> [REQUIRED ACTION]
Quote every line of the material below word for word, leaving the pictures out of your answer.

> [RECORDS FOR THIS EXERCISE]

================================

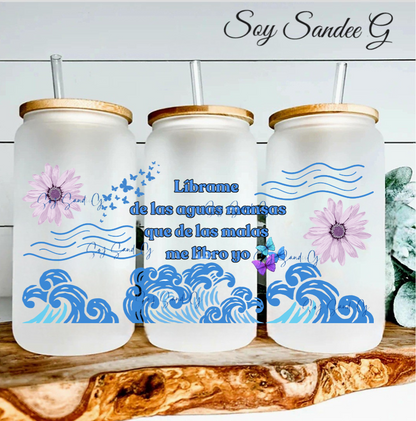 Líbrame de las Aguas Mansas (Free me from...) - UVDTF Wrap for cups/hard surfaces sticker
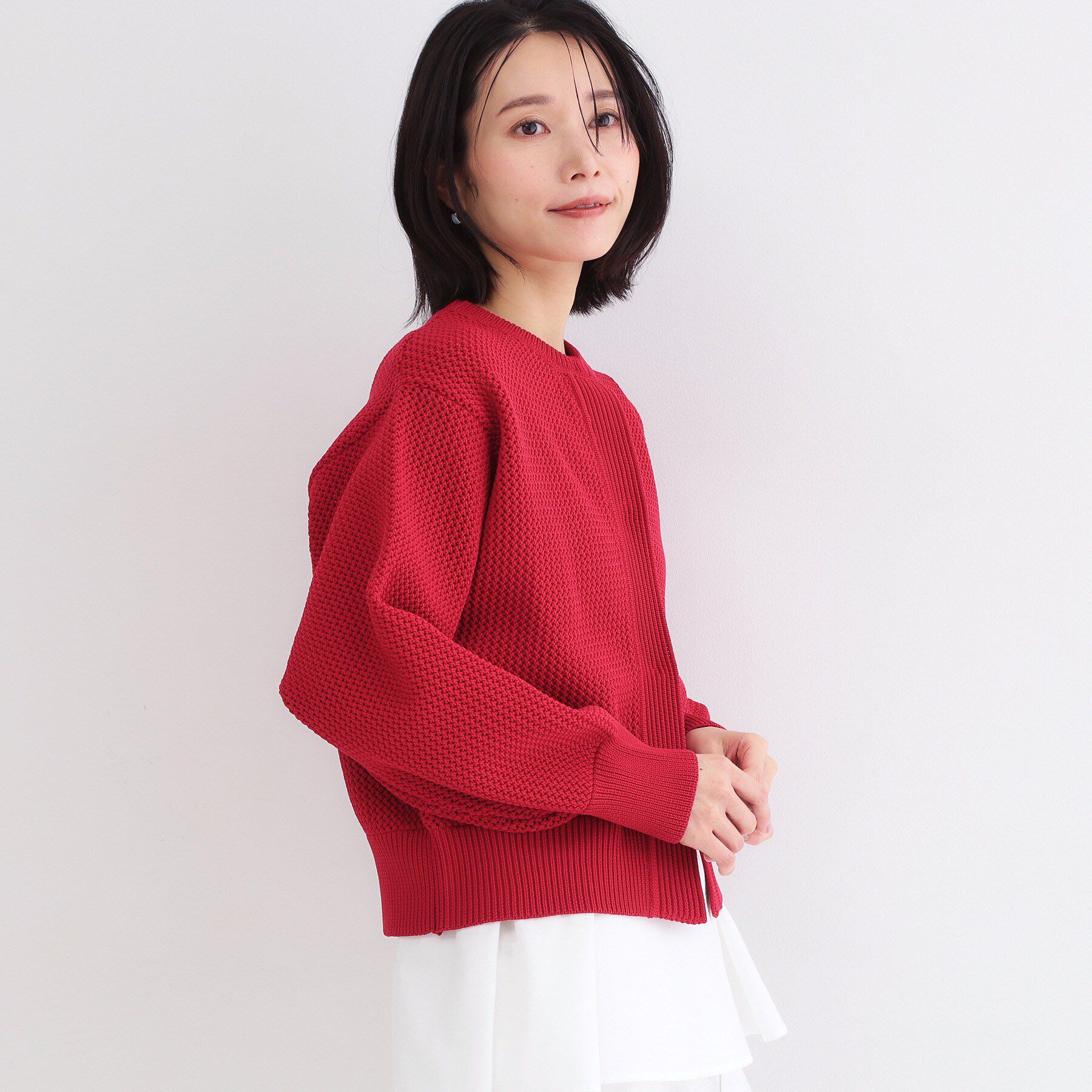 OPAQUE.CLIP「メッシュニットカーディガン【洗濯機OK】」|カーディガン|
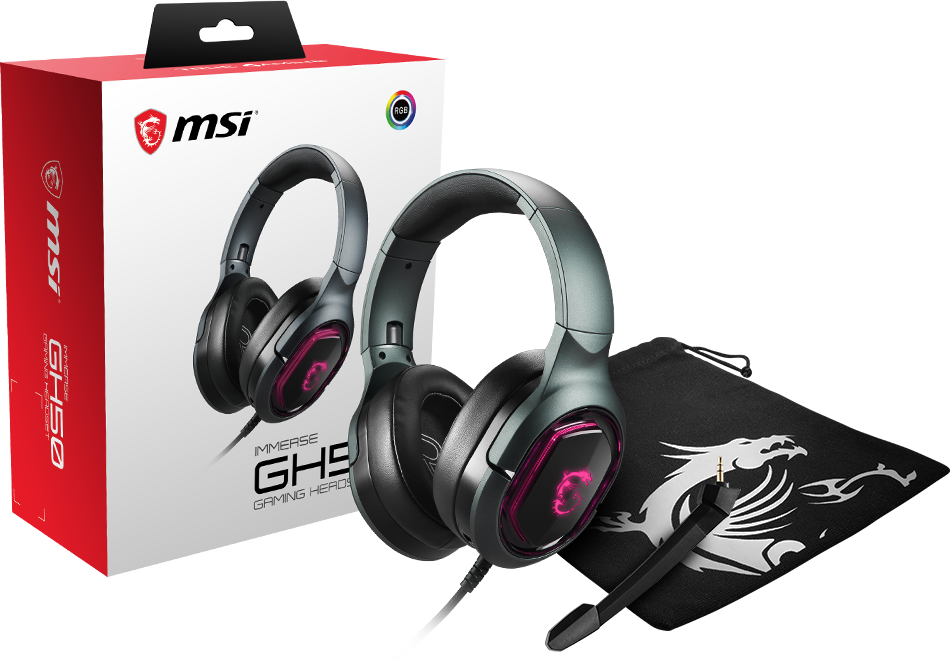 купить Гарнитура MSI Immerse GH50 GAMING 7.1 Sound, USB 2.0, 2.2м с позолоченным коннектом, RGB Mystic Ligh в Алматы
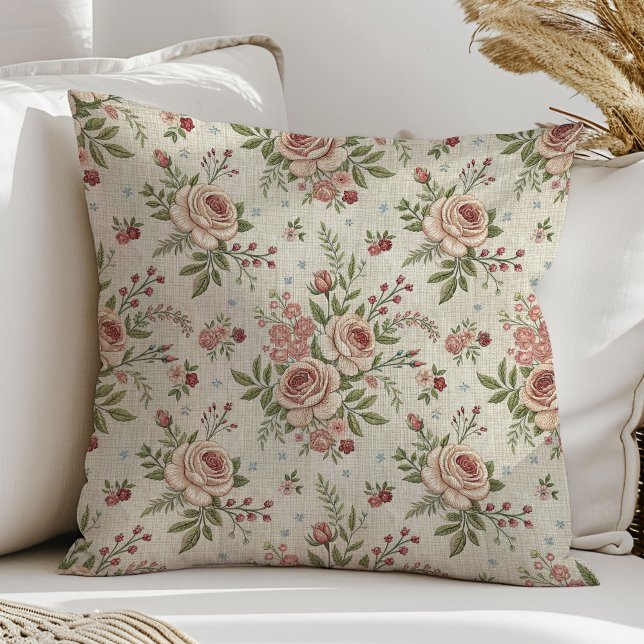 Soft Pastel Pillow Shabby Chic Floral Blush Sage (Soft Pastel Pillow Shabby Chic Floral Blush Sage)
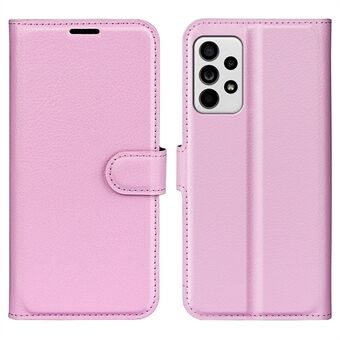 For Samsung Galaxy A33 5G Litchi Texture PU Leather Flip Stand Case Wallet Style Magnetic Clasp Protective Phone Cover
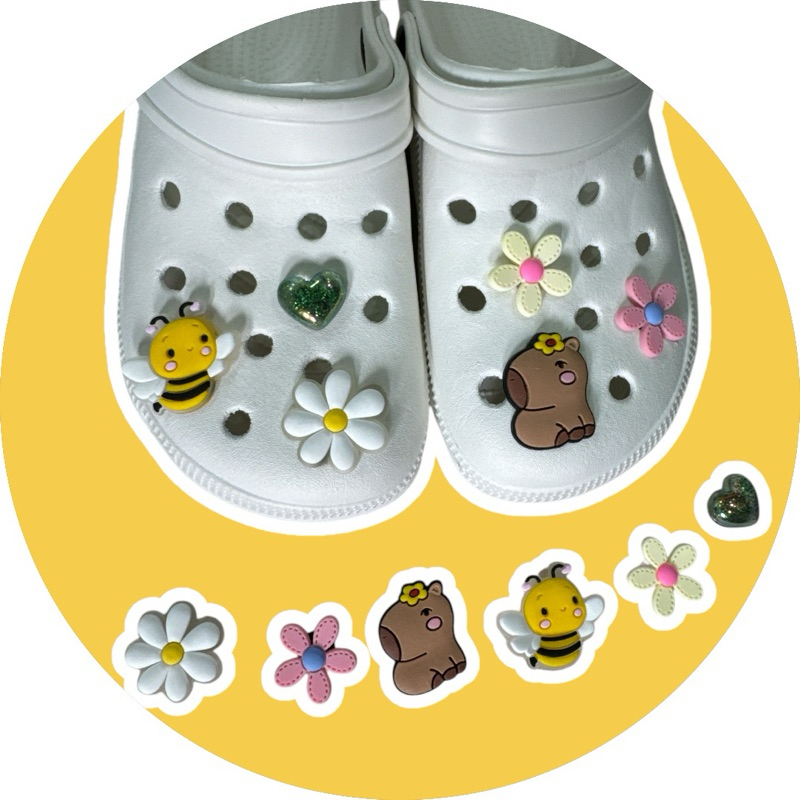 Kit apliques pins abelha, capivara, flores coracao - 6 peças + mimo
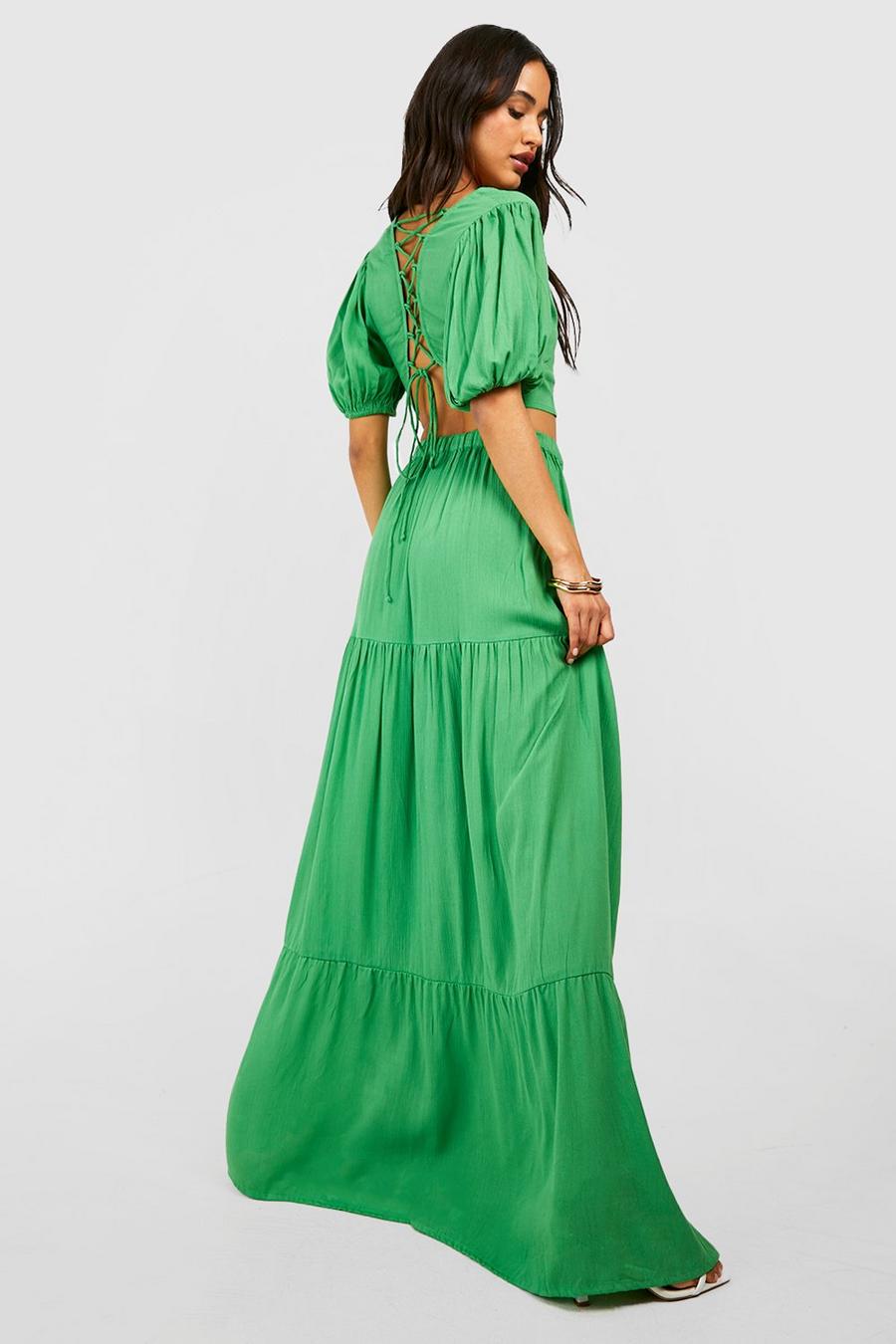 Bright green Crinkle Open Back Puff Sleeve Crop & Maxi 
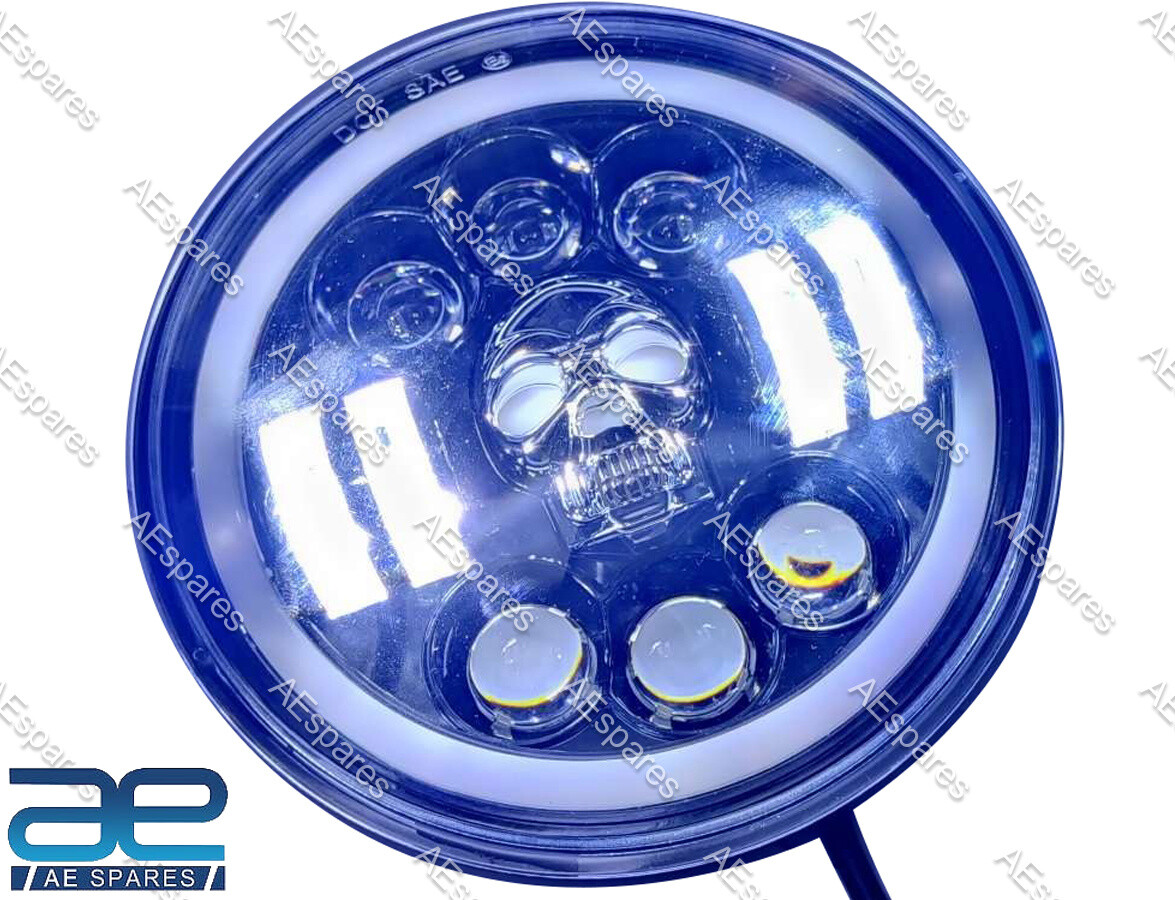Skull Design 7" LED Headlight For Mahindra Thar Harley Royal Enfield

================================

> [RESPONSE FOR THIS EXERCISE]
 Líbrame de las Aguas Mansas (Free me from...) - UVDTF Wrap for cups/hard surfaces sticker
 OPAQUE.CLIP「メッシュニットカーディガン【洗濯機OK】」|カーディガン|
 купить Гарнитура MSI Immerse GH50 GAMING 7.1 Sound, USB 2.0, 2.2м с позолоченным коннектом, RGB Mystic Ligh в Алматы
 Soft Pastel Pillow Shabby Chic Floral Blush Sage (Soft Pastel Pillow Shabby Chic Floral Blush Sage)
 For Samsung Galaxy A33 5G Litchi Texture PU Leather Flip Stand Case Wallet Style Magnetic Clasp Protective Phone Cover
 Kit apliques pins abelha, capivara, flores coracao - 6 peças + mimo
 Bright green Crinkle Open Back Puff Sleeve Crop & Maxi 
Skull Design 7" LED Headlight For Mahindra Thar Harley Royal Enfield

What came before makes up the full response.